Des étudiants de l’ISEN ont programmé un robot capable de distraire les enfants à l’hôpital

 

Elisabeth et Adrien sont étudiants à l'ISEN. Tous deux ont travaillé sur le robot Nao.

Elisabeth et Adrien sont étudiants à l’ISEN. Tous deux ont travaillé sur le robot Nao.

Les étudiants de l’école d’ingénieurs ISEN ont mis au point un programme pour le robot Nao, humanoïde de 5 kilos. Leur objectif, en collaboration avec le service de pédiatrie de l’hôpital de Saint-Vincent-de-Paul, est de distraire l’enfant pendant les soins. Trois phases de tests ont déjà été réalisées.

Les yeux sont grands ouverts et les mines interrogées. Ce jeudi, dans la salle d’attente du service de pédiatrie de l’hôpital Saint-Vincent-de-Paul, les jeunes patients ont fait la rencontre de Nao, un robot de 58 cm et d’un poids avoisinant les 5 kilos. NAO est un humanoïde entièrement programmable. Il a été mis au point par trois étudiants de l‘ISEN. “L”hôpital nous a proposé ce projet”, indique Elisabeth Leprêtre, 23 ans, étudiante de quatrième année. La jeune femme se dit ravie de travailler sur un projet à visée concrète.

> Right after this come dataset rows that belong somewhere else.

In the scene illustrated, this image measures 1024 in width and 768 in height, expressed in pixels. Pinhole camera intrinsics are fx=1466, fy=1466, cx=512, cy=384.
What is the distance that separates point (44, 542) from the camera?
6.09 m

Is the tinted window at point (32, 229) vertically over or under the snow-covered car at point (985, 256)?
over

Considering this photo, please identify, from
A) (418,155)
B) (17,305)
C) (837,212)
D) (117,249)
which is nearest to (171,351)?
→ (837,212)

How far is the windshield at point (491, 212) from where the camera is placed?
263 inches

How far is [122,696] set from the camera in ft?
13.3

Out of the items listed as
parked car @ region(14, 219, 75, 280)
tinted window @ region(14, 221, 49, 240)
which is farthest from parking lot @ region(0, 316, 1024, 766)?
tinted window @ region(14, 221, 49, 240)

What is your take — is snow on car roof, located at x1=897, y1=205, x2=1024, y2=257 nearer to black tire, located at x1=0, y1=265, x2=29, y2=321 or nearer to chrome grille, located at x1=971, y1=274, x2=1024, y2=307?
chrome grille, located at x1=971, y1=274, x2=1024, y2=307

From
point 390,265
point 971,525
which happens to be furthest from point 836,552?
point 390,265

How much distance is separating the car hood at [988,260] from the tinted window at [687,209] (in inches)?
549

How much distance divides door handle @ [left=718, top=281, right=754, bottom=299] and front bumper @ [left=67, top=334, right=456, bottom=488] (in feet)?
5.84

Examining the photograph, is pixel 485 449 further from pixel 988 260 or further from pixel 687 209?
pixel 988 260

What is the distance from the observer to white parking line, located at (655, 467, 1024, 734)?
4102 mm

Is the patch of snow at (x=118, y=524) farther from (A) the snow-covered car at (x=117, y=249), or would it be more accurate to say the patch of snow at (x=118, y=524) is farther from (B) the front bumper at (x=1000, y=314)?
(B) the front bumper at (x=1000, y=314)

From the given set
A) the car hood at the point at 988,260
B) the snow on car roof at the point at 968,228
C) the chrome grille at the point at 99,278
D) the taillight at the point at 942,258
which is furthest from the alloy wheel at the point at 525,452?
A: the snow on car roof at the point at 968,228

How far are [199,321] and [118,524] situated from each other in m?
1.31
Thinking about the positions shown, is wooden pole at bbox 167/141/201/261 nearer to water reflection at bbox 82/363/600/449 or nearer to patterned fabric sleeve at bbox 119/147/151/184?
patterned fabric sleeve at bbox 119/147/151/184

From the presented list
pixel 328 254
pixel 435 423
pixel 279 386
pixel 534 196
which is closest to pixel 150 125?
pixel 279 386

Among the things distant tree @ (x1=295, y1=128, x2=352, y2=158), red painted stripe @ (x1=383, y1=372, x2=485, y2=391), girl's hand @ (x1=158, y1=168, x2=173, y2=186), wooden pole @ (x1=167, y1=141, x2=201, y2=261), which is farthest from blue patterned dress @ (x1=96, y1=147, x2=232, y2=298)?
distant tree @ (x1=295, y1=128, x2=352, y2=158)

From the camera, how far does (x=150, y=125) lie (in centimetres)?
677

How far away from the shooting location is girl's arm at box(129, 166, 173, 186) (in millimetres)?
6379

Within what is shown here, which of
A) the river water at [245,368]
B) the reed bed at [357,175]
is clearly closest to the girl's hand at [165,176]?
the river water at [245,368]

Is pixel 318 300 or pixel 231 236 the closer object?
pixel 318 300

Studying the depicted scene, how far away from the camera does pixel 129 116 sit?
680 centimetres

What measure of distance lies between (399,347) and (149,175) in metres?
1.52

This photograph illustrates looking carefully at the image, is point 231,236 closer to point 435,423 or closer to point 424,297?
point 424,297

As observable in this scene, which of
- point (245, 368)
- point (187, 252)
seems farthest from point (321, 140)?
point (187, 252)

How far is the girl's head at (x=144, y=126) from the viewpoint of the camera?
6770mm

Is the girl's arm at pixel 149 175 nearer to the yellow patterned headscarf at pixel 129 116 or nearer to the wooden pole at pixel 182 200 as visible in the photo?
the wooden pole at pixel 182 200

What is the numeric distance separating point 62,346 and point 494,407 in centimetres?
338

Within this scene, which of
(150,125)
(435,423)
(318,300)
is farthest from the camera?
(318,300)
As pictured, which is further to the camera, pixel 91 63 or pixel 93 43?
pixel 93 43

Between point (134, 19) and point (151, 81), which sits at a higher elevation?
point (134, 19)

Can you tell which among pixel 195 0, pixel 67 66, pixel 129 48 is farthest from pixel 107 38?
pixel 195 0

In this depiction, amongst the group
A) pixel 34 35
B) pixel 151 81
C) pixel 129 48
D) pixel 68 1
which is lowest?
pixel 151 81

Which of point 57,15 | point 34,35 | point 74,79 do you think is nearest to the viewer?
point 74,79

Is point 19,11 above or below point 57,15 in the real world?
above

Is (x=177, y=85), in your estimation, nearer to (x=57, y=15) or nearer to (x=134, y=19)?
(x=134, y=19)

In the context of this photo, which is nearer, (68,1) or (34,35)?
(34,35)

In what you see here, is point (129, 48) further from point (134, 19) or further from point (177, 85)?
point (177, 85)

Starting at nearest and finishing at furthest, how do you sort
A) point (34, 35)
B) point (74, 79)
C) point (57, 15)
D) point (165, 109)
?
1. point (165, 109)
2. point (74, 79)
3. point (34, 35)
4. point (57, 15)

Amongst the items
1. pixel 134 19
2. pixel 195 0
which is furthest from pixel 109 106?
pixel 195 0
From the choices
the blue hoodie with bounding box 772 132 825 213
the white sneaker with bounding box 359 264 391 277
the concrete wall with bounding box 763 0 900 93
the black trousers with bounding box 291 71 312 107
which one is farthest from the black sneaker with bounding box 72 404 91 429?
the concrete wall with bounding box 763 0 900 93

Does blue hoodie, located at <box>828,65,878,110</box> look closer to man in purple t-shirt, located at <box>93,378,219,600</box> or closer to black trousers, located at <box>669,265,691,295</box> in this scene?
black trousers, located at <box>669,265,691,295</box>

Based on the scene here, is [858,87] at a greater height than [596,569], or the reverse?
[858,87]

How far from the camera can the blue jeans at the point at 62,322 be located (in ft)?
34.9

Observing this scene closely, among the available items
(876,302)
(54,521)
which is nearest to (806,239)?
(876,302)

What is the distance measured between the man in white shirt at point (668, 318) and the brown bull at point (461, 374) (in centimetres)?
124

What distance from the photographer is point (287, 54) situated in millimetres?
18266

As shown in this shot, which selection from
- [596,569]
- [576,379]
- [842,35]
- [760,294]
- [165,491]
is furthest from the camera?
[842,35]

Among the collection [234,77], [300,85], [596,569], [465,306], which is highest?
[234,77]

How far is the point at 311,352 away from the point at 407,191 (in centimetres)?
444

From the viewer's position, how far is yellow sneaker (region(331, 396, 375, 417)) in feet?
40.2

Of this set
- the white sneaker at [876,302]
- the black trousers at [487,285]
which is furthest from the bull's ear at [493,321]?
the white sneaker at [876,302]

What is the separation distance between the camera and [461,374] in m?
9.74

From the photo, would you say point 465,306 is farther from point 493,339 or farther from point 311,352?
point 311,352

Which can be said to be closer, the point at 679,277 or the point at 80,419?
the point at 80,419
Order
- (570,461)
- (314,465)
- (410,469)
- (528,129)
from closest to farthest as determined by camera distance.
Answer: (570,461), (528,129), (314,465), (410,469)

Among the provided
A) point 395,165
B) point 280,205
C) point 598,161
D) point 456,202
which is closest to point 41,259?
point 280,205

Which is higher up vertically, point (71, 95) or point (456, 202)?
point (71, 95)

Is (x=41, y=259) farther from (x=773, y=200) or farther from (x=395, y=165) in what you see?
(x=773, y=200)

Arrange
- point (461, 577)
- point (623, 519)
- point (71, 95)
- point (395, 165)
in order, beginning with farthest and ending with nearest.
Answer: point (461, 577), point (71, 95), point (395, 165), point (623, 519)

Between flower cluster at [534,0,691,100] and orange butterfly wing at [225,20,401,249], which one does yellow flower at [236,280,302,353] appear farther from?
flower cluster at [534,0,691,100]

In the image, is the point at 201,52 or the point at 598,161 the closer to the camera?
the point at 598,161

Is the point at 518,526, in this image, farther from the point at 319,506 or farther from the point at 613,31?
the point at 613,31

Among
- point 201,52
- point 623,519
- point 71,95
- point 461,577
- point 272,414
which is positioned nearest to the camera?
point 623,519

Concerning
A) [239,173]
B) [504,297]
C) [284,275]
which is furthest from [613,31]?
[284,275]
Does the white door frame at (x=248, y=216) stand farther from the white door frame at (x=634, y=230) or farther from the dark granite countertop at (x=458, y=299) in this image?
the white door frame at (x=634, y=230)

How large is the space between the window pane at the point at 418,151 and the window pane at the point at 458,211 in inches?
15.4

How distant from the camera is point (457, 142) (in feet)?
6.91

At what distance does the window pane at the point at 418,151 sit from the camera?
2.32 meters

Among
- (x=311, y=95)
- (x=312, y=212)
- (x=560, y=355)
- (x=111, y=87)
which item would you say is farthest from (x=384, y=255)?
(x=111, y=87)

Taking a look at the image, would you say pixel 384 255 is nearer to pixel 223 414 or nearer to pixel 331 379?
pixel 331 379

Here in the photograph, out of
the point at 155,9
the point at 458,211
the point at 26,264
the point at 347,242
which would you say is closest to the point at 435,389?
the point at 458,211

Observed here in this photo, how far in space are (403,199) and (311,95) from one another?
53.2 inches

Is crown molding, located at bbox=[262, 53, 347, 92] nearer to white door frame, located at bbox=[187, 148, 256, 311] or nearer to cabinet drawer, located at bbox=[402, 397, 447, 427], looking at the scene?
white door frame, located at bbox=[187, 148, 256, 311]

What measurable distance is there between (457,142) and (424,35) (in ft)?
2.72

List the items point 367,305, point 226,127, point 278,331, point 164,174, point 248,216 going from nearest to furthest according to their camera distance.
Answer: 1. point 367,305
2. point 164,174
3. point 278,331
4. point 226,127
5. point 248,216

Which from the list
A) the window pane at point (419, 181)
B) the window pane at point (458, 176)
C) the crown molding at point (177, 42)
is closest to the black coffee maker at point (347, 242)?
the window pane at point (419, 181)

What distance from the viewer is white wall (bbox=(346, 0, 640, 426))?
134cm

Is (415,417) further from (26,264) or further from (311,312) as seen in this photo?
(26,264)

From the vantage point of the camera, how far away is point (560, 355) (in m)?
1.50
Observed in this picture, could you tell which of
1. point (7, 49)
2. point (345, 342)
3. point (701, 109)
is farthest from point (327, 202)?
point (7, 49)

“Le robot Nao est en capacité de danser, chanter, raconter des histoires…”, assure Adrien Di Giampietro, 21 ans, étudiant de quatrième année, qui a également travaillé sur le projet. L’humanoïde a déjà été testé trois fois au sein du service de pédiatrie de l’hôpital. Pour l’activer, un petit carton avec une forme inscrite sur celui-ci est passée devant ses yeux. Sur le modèle d’un QR code, le robot va pratiquer l’activité qui lui est demandé.

Dans la pratique, le modèle séduit. La distraction fonctionne mais Nao doit s’adapter à son public. “Pour les enfants de moins de trois ans, Nao peut retenir leur attention qu’une quinzaine de minutes maximum”, assure le praticien coordinateur-chef de service de pédiatrie, Nicolas Kalach. Pour les enfants de trois ans à six ans, il sera demandé au robot de raconter par exemple des histoires. Le plus efficace pour capter l’attention des plus jeunes sera la danse ou le chant.

Adapter Nao en fonction des situations

Le praticien reste pragmatique. Les différents programmes de Nao devront s’adapter aux différentes situations et types de soins. “On a trois activités qu’on peut développer avec Nao, explique le professeur Nicolas Kalach. D’abord l’accueil des parents et de leurs enfants, l’activité pendant les soins douloureux et l’activité en salle d’attente.” Pour ces trois activités, les applications de Nao devront se distinguer : “Pendant les soins douloureux, on ne demandera pas à Nao de danser ou de chanter. C’est dérangeant pour les personnels, c’est dérangeant pour les enfants”, explique Nicolas Kalach. Ces activités seront à privilégier pour les moments d’attente.

Autre point à définir : la sécurité. “Il ne faut pas que les enfants se coincent le doigt dans les articulations de Nao. C’est un paramètre indispensable à régler”, explique le professeur Kalach. Une fois tous ces réglages effectués, le professeur est convaincu que Nao trouvera toute sa place à l’hôpital. “D’autres services le réclament”, sourit-il. 

Cependant son prix risque d’être un frein pour le démocratiser dans les services hospitaliers : Nao coûte 20 000 euros. Si l’hôpital et l’ISEN ont pu en dispenser, c’est grâce à la BNP Paribas et la Fondation de la Catho dont le partenariat remonte à novembre 2017, inscrit lors de l’opération “Les Aces du Coeur” durant la Finale de la dernière Coupe Davis.

Pour l’heure Nao devrait rejoindre l’ISEN où des étudiants de troisièmes année doivent prendre le relais pour continuer les mises au point du petit humanoïde.